Abstract
Checkers for propositional satisfiability (SAT solvers) are the most effective tools for solving important classes of industrial-scale problems (in computer-aided design of integrated circuits, planning, model checking, scheduling, cryptography, ...). One step "ahead" of SAT solvers, we encounter QBF provers. They manipulate the language of QBFs (Quantified Boolean Formulas), which adds the valuable possibility of quantifying universally over the truth value of variables (i.e. of requiring that a subformula is valid for both truth values of some variable). Such extra capability allows us to capture furhter application-relevant problems, and to obtain substantially compressed representations for classical ones (e.g. bounded model checking). In this introductory talk, we highlight the expressive difference between SAT and QBF, and we mention application-relevant problems that can be encoded into QBF. Then, we present several decision procedures for QBF, from classical DPLL-like search, to the latest solving paradigm - called "symbolic skolemization" - the first one to be expressly designed for this quantified language, with quite limited re-use or adaptation of techniques developed for SAT solvers. To conclude, a publically available system implementing this whole set of techniques - called "sKizzo" - is described, and experimental results and comparisons with other solvers are sketched.
Biography
After obtaining his PhD in 2002 at DIS (Department of Informatics and Systems Science, Univ.
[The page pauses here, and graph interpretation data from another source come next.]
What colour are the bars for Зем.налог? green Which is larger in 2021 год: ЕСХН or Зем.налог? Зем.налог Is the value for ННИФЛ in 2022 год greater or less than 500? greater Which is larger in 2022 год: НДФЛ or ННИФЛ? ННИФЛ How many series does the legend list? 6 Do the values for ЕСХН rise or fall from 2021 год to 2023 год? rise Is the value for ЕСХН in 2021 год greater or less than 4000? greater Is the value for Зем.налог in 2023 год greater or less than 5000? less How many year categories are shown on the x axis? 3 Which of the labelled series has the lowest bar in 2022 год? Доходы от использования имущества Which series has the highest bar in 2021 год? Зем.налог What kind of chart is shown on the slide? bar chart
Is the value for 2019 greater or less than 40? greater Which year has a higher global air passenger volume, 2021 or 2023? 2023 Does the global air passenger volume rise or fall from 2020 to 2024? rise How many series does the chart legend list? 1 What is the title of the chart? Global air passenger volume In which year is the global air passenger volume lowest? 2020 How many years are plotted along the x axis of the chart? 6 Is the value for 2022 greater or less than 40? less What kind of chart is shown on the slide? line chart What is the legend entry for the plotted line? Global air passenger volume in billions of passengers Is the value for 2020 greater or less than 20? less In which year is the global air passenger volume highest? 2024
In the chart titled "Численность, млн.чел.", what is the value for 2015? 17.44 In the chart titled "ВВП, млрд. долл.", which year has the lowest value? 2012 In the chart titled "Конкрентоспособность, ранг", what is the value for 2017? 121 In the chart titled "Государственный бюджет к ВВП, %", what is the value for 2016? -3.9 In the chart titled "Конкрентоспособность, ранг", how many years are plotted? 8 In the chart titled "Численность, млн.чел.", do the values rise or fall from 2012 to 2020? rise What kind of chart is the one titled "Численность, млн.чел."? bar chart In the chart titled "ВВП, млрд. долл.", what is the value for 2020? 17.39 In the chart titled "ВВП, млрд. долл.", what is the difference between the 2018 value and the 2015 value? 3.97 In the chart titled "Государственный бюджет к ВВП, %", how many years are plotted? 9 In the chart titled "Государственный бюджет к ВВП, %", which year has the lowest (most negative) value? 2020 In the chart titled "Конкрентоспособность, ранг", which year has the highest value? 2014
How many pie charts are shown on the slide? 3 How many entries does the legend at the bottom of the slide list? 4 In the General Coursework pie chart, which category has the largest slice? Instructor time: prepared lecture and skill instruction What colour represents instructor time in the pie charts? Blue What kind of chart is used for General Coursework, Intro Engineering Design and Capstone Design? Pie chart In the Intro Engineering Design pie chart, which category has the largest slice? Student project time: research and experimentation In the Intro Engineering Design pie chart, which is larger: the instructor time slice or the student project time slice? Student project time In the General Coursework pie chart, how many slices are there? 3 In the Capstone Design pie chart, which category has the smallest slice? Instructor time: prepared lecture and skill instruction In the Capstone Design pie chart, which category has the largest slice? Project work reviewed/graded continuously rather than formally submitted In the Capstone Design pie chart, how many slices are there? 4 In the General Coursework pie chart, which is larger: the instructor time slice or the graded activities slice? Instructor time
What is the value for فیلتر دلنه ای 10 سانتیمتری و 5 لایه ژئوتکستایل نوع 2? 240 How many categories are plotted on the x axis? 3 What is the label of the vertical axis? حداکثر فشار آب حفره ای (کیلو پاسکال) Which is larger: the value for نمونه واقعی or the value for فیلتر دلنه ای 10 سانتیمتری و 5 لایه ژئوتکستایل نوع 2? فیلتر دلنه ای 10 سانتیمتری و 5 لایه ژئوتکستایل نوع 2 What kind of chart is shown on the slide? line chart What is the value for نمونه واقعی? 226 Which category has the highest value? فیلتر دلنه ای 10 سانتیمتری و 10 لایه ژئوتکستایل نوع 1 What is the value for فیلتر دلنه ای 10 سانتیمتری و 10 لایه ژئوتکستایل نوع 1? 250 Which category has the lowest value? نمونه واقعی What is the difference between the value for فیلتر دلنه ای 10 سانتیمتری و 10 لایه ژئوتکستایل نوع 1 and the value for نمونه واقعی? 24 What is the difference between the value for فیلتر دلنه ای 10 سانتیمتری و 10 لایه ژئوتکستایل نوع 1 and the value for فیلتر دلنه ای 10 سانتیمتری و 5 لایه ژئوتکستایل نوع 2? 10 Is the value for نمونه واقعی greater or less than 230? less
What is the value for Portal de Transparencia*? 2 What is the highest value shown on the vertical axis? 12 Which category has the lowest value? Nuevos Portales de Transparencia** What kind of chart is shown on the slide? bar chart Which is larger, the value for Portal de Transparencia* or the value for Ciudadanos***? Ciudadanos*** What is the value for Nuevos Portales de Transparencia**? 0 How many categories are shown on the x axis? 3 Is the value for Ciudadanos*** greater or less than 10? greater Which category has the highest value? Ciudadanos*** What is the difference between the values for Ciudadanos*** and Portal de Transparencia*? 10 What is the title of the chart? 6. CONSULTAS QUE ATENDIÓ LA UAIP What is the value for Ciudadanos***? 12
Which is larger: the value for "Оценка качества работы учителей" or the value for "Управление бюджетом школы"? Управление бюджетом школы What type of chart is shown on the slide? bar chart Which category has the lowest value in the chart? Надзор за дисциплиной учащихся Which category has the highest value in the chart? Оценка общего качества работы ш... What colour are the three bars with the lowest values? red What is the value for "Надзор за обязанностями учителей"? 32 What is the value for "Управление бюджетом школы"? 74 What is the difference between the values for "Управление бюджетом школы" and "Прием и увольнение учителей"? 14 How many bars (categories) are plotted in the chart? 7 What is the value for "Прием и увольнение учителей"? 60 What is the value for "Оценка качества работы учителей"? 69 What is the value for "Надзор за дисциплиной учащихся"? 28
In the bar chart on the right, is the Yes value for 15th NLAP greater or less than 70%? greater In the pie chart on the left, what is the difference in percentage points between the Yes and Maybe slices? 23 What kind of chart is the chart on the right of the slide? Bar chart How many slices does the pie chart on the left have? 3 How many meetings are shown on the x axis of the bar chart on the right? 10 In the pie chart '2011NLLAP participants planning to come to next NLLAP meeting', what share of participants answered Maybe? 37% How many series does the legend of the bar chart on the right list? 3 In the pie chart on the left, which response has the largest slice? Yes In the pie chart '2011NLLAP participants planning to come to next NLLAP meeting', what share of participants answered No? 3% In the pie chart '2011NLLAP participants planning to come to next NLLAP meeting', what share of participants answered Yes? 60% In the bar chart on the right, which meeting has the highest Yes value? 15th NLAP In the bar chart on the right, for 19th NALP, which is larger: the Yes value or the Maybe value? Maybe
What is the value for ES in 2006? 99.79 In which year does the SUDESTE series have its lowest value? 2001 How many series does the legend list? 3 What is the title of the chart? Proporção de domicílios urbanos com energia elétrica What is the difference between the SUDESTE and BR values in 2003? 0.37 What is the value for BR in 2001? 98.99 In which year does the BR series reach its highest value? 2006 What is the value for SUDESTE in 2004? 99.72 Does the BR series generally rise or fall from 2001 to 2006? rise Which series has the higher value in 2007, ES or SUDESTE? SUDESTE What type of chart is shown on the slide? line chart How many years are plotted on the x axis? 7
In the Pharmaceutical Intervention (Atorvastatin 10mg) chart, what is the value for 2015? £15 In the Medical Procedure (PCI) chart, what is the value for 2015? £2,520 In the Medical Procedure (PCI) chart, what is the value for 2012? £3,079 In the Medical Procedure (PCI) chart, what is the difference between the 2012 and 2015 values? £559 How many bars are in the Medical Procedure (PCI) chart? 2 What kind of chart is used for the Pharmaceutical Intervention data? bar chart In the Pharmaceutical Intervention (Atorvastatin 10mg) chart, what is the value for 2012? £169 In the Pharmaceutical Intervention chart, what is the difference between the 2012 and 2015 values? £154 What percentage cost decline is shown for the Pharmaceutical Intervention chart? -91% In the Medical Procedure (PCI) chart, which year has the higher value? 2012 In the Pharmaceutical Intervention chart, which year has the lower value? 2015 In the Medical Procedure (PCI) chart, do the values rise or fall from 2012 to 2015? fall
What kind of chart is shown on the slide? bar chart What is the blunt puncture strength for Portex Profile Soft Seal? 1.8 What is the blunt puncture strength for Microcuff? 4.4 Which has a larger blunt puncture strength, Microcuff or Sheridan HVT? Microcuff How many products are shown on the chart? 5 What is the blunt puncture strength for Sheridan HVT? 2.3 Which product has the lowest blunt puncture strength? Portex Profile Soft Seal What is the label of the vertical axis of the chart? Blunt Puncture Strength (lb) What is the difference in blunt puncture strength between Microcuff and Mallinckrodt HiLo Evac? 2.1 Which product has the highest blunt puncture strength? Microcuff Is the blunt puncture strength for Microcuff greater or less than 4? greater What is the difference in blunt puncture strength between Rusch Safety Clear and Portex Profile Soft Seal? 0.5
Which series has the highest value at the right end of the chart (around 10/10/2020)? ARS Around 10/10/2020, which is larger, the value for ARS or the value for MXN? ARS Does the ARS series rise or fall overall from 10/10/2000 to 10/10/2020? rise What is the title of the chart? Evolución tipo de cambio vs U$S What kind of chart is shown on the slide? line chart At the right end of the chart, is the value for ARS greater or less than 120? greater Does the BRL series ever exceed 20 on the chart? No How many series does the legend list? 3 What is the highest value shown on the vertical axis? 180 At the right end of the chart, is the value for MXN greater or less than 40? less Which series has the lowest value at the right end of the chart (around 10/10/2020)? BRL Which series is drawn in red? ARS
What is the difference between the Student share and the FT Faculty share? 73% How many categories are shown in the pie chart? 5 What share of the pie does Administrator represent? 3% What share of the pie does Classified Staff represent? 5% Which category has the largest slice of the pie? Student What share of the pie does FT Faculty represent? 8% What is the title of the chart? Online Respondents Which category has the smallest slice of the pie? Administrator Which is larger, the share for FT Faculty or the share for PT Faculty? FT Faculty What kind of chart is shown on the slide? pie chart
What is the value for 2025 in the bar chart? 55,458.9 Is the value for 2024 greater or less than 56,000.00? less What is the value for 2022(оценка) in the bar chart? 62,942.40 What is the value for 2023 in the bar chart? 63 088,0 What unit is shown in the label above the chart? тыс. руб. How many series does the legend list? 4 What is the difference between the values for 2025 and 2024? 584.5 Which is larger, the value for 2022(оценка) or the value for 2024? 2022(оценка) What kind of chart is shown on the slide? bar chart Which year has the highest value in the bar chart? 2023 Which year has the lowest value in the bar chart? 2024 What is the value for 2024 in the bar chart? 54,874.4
La Sapienza, Rome, Italy) with a thesis entitled "Bridging Refutation and Search in Propositional Satisfiability", Marco Benedetti moved to ITC-Irst (Institute for Scientific and Technological Research, Trento, Italy) where he has been working on SAT-based techniques for Model Checking. In the last few years he has focused on the theory and applications of Quantified Boolean Formulas (QBFs), a framework that allows to automate deduction in formal verification, planning, model checking, etc. He has developed many algorithms and techniques for evaluating and certifying QB formulas, all of which are implemented in the state-of-the-art solver "sKizzo". Currently, Dr. Benedetti is a Research Associate at LIFO (Laboratoire d'Informatique Fondamentale d'Orlians, France), where he works mainly on extensions of Quantified Constraint Satisfaction Problems (QCSPs), for which he has co-designed a publicly available solver called QeCode.